Obamacare Bronze Plan Premiums Surge Chart

The analysis reviewed 2016 premium rates in one major metro area in each of the 37 states using HealthCare.gov. These are the sample locations the administration has used for some of its analyses. The premiums in 22 of these places have grown by 10 percent or more for this enrollment season. Some of the increases are shocking: Anchorage’s cheapest bronze plan costs 46 percent more; Nashville’s is 35 percent more; and Oklahoma City’s cheapest plan is 32 percent more.

Rates Will Keep Rising

Premium hikes for 2016 tell us more than last year’s rate increases did. When insurers were setting their prices for open enrollment at the end of 2014, they had very little data about their new customers. They made educated guesses, and often erred on the side of setting prices low to gain market share. This year, insurers have more complete data on how much health care their customers have been using. These customers tended to be older and sicker than expected, while young and healthy people opted to stay uninsured.

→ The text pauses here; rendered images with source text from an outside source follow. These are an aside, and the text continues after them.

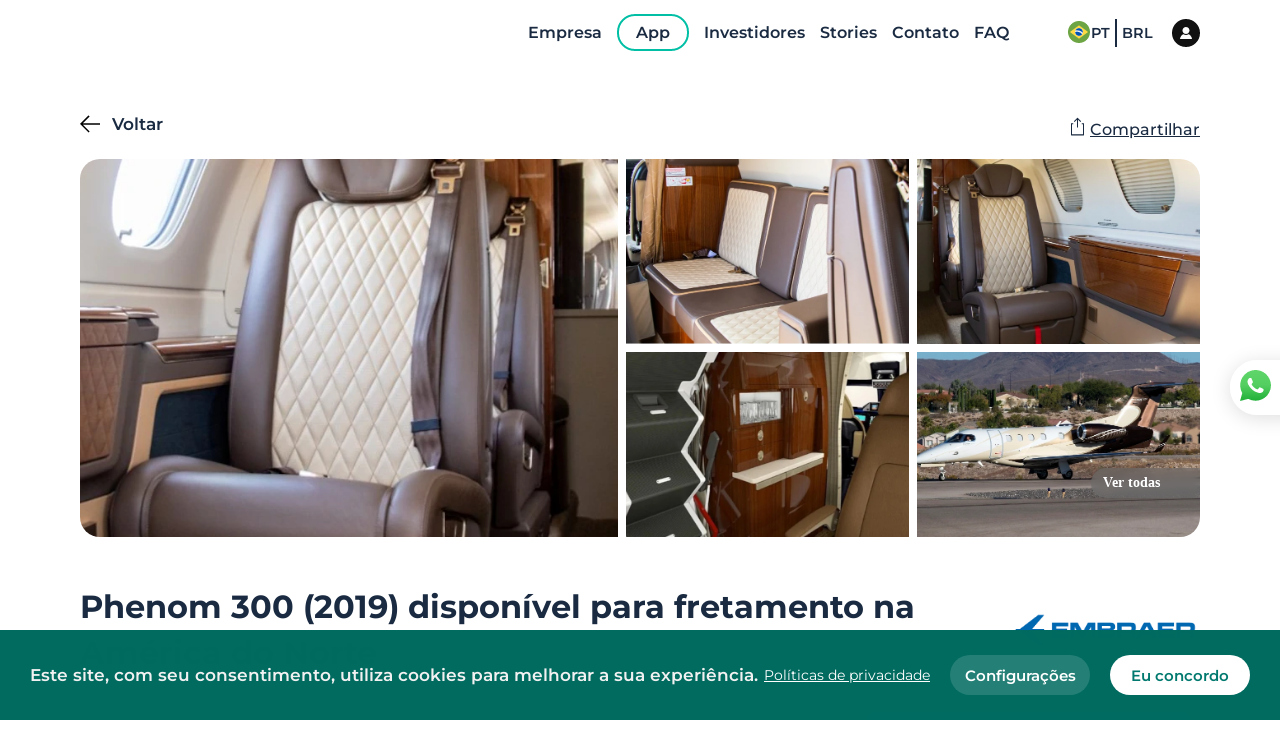

--- FILE ---
content_type: text/html;charset=utf-8
request_url: https://pageview-notify.rdstation.com.br/send
body_size: -72
content:
0a7d8b73-0e2f-40ce-b1c4-87f4fea324f6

As long as that imbalance persists, rates will keep rising, which makes healthy people even less likely to sign up as future years’ premiums are set. The administration has already cut the 2016 enrollment projections in half, and it acknowledged the difficulty in signing up new customers. None of this bodes well for Obamacare.

Co-op Failures Worsen

This past weekend, Arizona’s Meritus became the 11th Obamacare co-op to collapse. Meritus served about 55,000 members, who will need to quickly find new health insurance. These members are among 700,000 across the country forced to find new health insurance due to co-op collapses.

Meritus received more than $93 million in taxpayer loans. Obamacare’s co-op program was established with $2.4 billion in taxpayer loans. To date, nearly half of the 23 co-ops established by the program have failed. These 11 failed co-ops received over a billion dollars in taxpayer loans that will likely be lost.